Fernando Ornelas, Lamonica's manager, said the new system, including grading a restaurant's physical structure, is much better for the public.
"It has to be like that. I want to go to a place that's safe. Restaurants should be making sure their walls and tiles are clean," he said.
Students may wonder why some UCLA restaurants and cafeterias are not being graded. Powell says that since UCLA restaurants are state property and owned by ASUCLA, ASUCLA has its own registered environmental health specialist to inspect its eating facilities.
Privately owned companies on campus, such as Panda Express (which received an A), must still undergo an inspection by the Health Department.
UCLA facilities must still abide by the California Health and Safety Code, however, and the Health Department would immediately intervene in any case of food poisoning.
Restaurant owners agreed that the new system is an improvement, in terms of involving the public.

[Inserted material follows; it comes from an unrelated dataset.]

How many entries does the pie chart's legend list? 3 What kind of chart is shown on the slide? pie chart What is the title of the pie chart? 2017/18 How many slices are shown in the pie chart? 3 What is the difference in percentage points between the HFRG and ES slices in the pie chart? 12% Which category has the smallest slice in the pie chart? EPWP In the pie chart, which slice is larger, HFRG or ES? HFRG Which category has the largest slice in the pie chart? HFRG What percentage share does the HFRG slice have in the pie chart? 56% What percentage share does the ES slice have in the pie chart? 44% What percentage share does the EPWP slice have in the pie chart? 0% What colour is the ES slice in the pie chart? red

Mekpongsatorn said the program is good, as "it makes all restaurant owners understand that you always have to be up to par."

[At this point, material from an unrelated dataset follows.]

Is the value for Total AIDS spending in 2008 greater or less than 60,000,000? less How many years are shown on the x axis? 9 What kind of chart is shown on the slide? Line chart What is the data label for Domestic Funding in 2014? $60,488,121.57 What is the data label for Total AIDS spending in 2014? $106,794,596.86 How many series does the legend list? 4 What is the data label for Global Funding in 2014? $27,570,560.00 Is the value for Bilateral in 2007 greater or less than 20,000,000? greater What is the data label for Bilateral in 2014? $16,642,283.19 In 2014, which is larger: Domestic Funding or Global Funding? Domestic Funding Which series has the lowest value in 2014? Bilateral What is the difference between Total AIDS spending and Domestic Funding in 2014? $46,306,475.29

Melamed added that the system was "more healthy and absolutely correct. It might be very hard, but you're playing with the health of people."
The lasting legacy of the new point and grade system is simply that it persuades or forces restaurants to improve their sanitation conditions.
Powell reiterated the importance of reading a restaurant's grade at face value.
"The grade is a gauge for people to have an idea, but people really have to ask the restaurant owners for a copy of the health report and see exactly how the restaurant got that score.
"People may decide to eat only at A and B restaurants, but if you look at C reports, you'll see that some violations are not that critical," Powell said.